§ **Document section**
This sinking effect, or “overturning,” allows the currents to transfer enormous
amounts of heat around the planet, making them hugely influential for the
climate around the Atlantic and beyond.
As humans
warm the atmosphere, however, the melting of the Greenland ice sheet is adding
large amounts of fresh water to the North Atlantic, which could be disrupting
the balance of heat and salinity that keeps the overturning moving. A patch of
the Atlantic south of Greenland has cooled conspicuously in recent years,
creating a “cold blob” that some scientists see as a sign that the system is
slowing.
Were the
circulation to tip into a much weaker state, the effects on the climate would
be far-reaching, though scientists are still examining their potential
magnitude. Much of the Northern Hemisphere could cool. The coastlines of North
America and Europe could see faster sea-level rise. Northern Europe could
experience stormier winters, while the Sahel in Africa and the monsoon regions
of Asia would most likely get less rain.
Evidence
from ice and sediment cores indicates that the Atlantic circulation underwent
abrupt stops and starts in the deep past. But scientists’ most advanced
computer models of the global climate have produced a wide range of predictions
for how the currents might behave in the coming decades, in part because the
mix of factors that shape them is so complex.
Dr.

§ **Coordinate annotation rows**
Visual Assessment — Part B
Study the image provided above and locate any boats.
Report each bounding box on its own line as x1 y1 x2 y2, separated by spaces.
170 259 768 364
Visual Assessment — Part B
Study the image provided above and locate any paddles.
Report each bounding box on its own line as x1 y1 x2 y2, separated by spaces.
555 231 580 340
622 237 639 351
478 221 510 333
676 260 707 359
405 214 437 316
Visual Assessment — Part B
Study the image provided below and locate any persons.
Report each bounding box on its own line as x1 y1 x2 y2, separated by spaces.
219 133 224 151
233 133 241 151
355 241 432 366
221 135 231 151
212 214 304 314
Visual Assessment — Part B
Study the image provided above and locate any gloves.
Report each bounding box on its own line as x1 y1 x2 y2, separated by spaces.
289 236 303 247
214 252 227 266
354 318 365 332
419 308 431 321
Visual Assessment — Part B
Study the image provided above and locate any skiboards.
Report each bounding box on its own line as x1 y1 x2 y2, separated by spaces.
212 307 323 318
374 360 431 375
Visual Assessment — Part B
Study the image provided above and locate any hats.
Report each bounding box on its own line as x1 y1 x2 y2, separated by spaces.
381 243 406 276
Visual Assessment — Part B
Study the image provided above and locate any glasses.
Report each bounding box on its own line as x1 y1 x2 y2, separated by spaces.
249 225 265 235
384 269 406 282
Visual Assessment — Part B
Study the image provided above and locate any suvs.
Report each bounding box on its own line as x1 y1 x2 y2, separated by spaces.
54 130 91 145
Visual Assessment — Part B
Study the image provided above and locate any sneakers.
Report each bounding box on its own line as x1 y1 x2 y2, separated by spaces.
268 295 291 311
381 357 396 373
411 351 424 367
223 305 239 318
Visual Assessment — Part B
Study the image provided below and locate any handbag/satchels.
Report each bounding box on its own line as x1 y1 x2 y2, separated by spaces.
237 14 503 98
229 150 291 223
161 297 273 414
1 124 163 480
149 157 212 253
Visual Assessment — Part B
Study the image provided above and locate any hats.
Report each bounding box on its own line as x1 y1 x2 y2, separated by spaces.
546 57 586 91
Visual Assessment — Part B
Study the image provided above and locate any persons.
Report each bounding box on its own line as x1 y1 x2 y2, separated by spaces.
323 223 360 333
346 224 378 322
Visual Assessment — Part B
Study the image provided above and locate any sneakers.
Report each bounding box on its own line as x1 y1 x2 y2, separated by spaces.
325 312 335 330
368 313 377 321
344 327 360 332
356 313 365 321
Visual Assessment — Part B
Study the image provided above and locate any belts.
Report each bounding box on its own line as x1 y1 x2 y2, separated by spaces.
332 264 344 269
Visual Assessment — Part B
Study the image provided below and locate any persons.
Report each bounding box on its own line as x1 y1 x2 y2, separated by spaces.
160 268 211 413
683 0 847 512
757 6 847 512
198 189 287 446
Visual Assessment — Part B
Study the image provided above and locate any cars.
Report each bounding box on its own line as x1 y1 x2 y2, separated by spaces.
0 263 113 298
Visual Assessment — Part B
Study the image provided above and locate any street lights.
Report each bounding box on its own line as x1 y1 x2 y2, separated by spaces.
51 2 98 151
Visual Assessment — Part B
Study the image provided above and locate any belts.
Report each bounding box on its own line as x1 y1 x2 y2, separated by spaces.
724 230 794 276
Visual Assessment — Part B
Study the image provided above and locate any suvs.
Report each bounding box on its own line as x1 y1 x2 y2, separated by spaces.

§ **To be done**
1. Copy the rows word for word, everything from the first row down to the line containing "212 214 304 314", with both ends included.
2. Write a continuation of the passage on the Atlantic Ocean circulation, picking up right after its final sentence.
The rows and the text were taken from separate sources.

§ **Answers to the exercises**
1.
Visual Assessment — Part B
Study the image provided above and locate any boats.
Report each bounding box on its own line as x1 y1 x2 y2, separated by spaces.
170 259 768 364
Visual Assessment — Part B
Study the image provided above and locate any paddles.
Report each bounding box on its own line as x1 y1 x2 y2, separated by spaces.
555 231 580 340
622 237 639 351
478 221 510 333
676 260 707 359
405 214 437 316
Visual Assessment — Part B
Study the image provided below and locate any persons.
Report each bounding box on its own line as x1 y1 x2 y2, separated by spaces.
219 133 224 151
233 133 241 151
355 241 432 366
221 135 231 151
212 214 304 314

2.
Ditlevsen’s new analysis focused on a simple metric, based on sea-surface temperatures,
that is similar to ones other scientists have used as proxies for the strength
of the Atlantic circulation. She conducted the analysis with Peter Ditlevsen,
her brother, who is a climate scientist at the University of Copenhagen’s Niels
Bohr Institute. They used data on their proxy measure from 1870 to 2020 to
calculate statistical indicators that presage changes in the overturning.
“Not only
do we see an increase in these indicators,” Peter Ditlevsen said, “but we see
an increase which is consistent with this approaching a tipping point.”
They then
used the mathematical properties of a tipping-point-like system to extrapolate
from these trends. That led them to predict that the Atlantic circulation could
collapse around midcentury, though it could potentially occur as soon as 2025
and as late as 2095.
Their
analysis included no specific assumptions about how much greenhouse-gas
emissions will rise in this century. It assumed only that the forces bringing
about an AMOC collapse would continue at an unchanging pace — essentially, that
atmospheric carbon dioxide concentrations would keep rising as they have since
the Industrial Revolution.
In
interviews, several researchers who study the overturning applauded the new
analysis for using a novel approach to predict when we might cross a tipping
point, particularly given how hard it has been to do so using computer models
of the global climate. But they voiced reservations about some of its methods,
and said more work was still needed to nail down the timing with greater
certainty.
Susan
Lozier, a physical oceanographer at Georgia Tech, said sea-surface temperatures
in the North Atlantic near Greenland weren’t necessarily influenced by changes
in the overturning alone, making them a questionable proxy for inferring those
changes. She pointed to a study published last year showing that much of the
cold blob’s development could be explained by shifts in wind and atmospheric
patterns.
Scientists
are now using sensors slung across the Atlantic to directly measure the
overturning. Dr. Lozier is involved in one of these measurement efforts. The
aim is to better understand what’s driving the changes beneath the waves, and
to improve projections of future changes.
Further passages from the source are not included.